You could also build a frame underneath around the outside to help strengthen/stiffen it, as well as to secure it in place around the table to keep it from shifting. Might want to consider adding some sort of backing material such as cork/rubber/etc. to keep it from sliding around and ruining the underlying table.

I'd go with the MDF over the plywood, as the plywood may tend to splinter. The MDF could crumble a bit, but that's better than splintering. Might also want to roundover the edge with a router, then apply a few coats of sealer to help hold the edge together. Rounding over the edge will also help with elbow bumps.


----------



## Sawkerf (Dec 31, 2009)

I wouldn't use MDF. That 20" overhang is way too much for it to handle. It will almost certainly break sooner or later.

The 3/4" ply would work better, but probably needs to be "framed" with something to prevent it from sagging. Unless you have plenty of storage space, you might also want to hinge it so it can be folded for storage.

If I were building this, I would put a "frame" on the bottom the size of the table top and use some non-skid padding to protect the table.

You're raising the hieght of your table by 3/4" and folks will notice. - lol


----------



## JonathanG (Jan 18, 2010)

Guess I didn't clarify that the frame was supposed to be underneath the MDF to support it.
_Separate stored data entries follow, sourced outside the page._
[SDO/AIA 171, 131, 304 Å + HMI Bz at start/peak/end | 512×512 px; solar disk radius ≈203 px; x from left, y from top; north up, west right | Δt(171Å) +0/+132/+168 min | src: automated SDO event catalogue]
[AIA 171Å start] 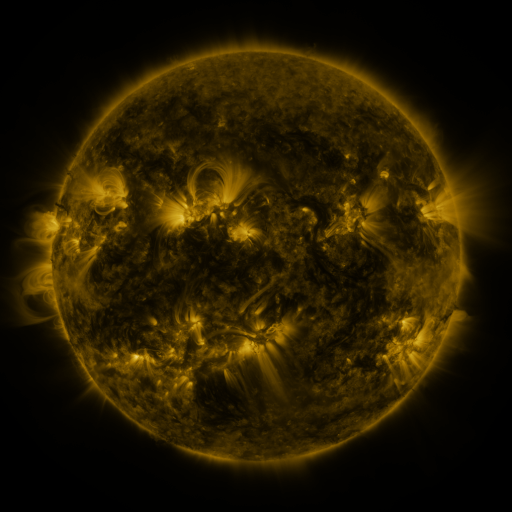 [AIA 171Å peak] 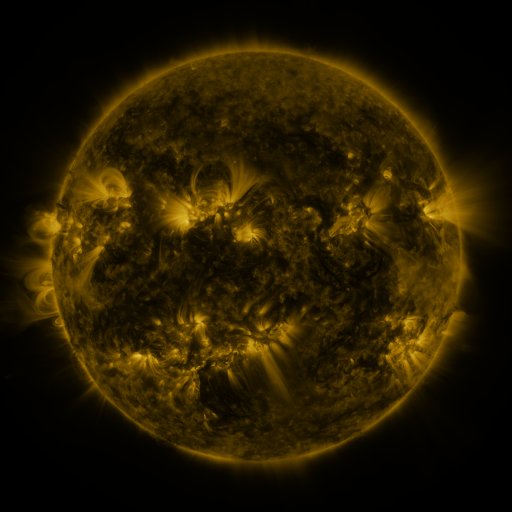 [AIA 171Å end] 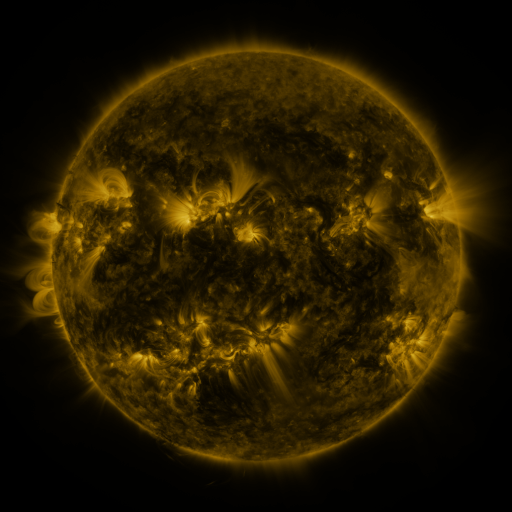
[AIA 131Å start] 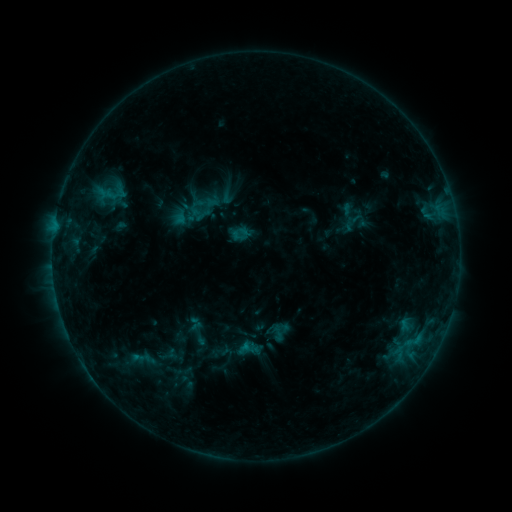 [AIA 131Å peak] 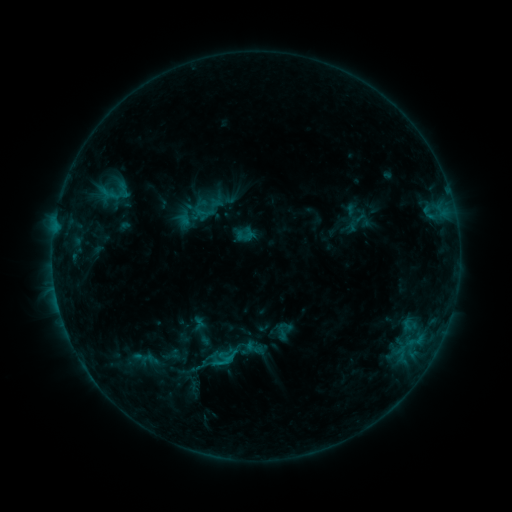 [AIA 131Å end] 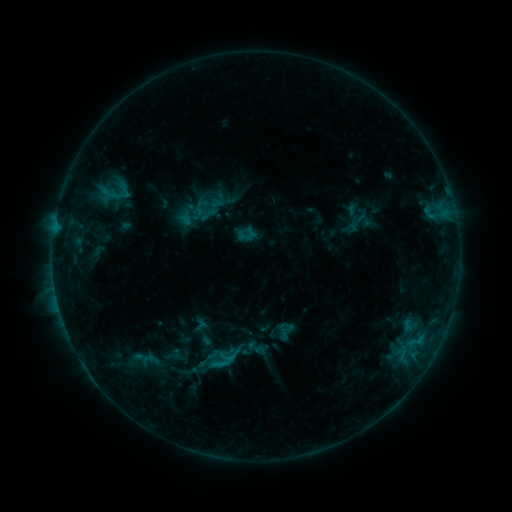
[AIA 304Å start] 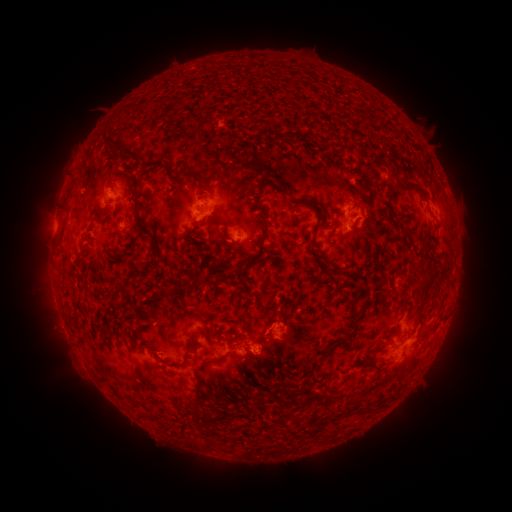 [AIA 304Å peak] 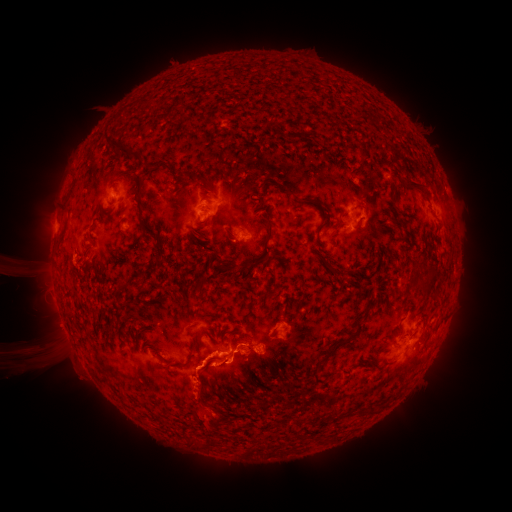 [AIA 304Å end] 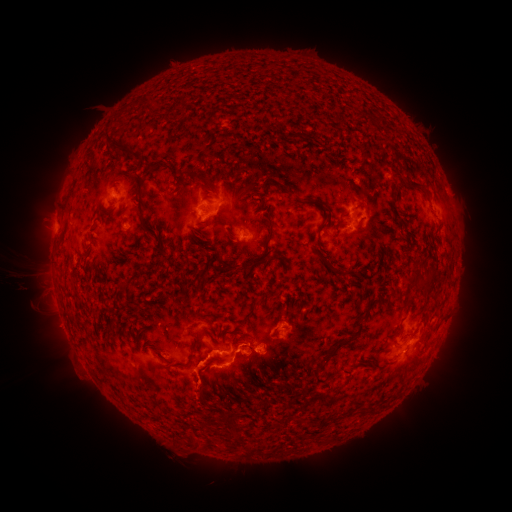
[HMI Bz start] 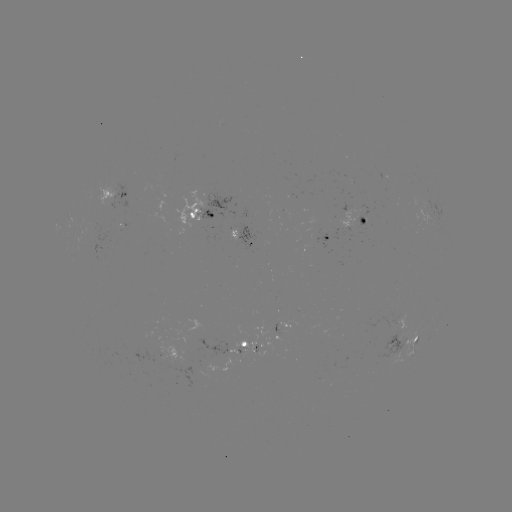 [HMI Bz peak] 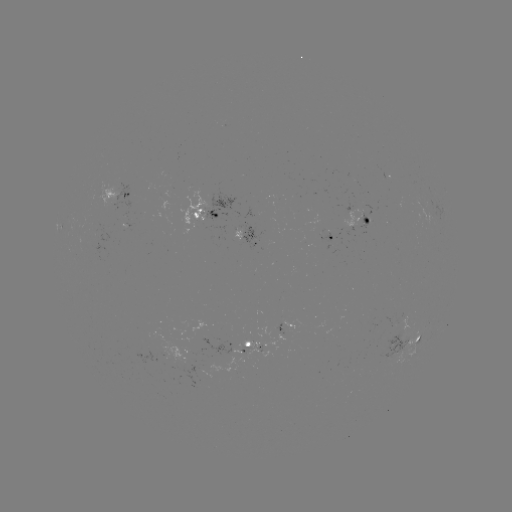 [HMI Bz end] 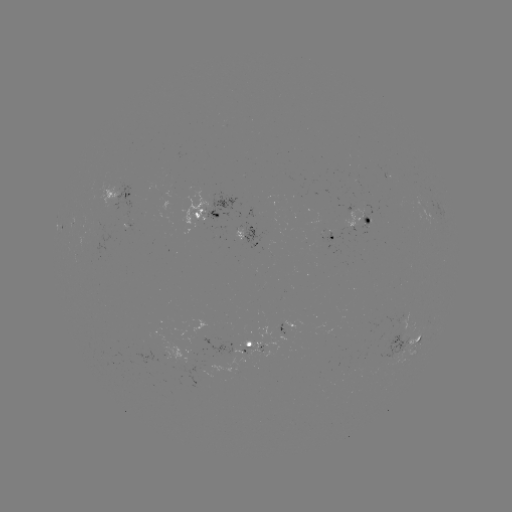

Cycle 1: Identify emerging-flux region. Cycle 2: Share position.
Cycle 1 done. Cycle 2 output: (285, 321).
Sort of like a torsion box, only not that much framing.


----------



## Sawkerf (Dec 31, 2009)

I would still go with the ply. It's lighter than the MDF.


----------



## JonathanG (Jan 18, 2010)

If you go with the ply, put the outer frame perpendicular to the edge of the ply, creating a lip, creating a flush surface along the top lip. That will strengthen the ply and give you an edge to roundover. You could simply glue or screw a square backing block or cleat and that'll allow you to use the router on the edge, compared to something like pockethole screws where the screws will be in the path of the router bit.

Do you want something lighter that is easier to move? If so, go with the plywood as Sawkerf said, or if you want something more solid and heavier, go with the MDF. You could also put edge banding around the MDF to keep it from bowing.

Why do I end up overengineering things all the time?


----------



## ddockstader (Jun 21, 2009)

Some simple rules:
1. Unless you are serving "Rock" lobster, "Stone" crab, or have family members who weigh 300+ and insist on sitting on the end of the dining table, a 48×96 plywood will work fine without any additional framework - it certainly does for my family at Thanksgiving.
2. Use the plywood - it's a lot lighter to carry out after dinner than the MDF.
3. ROUND THE CORNERS - have a dedicated piece with rounded corners. I used a 2 inch radius. Those corners, camouflaged by a table cloth, leave some nasty bruises when everyone is jockeying for chairs.

DAMHIKT


----------



## Domer (Mar 8, 2009)

I agree that plywood is a lot lighter. I would put the frame underneath the plywood to keep it from moving around during use. I would also put a pad underneath the plywood to keep from scratching your table top.

If you are concerned about storing the plywood, you could cut it in half and hinge it. Easier to move around and store. but will leave the hinges in the way when you use it.

Domer


----------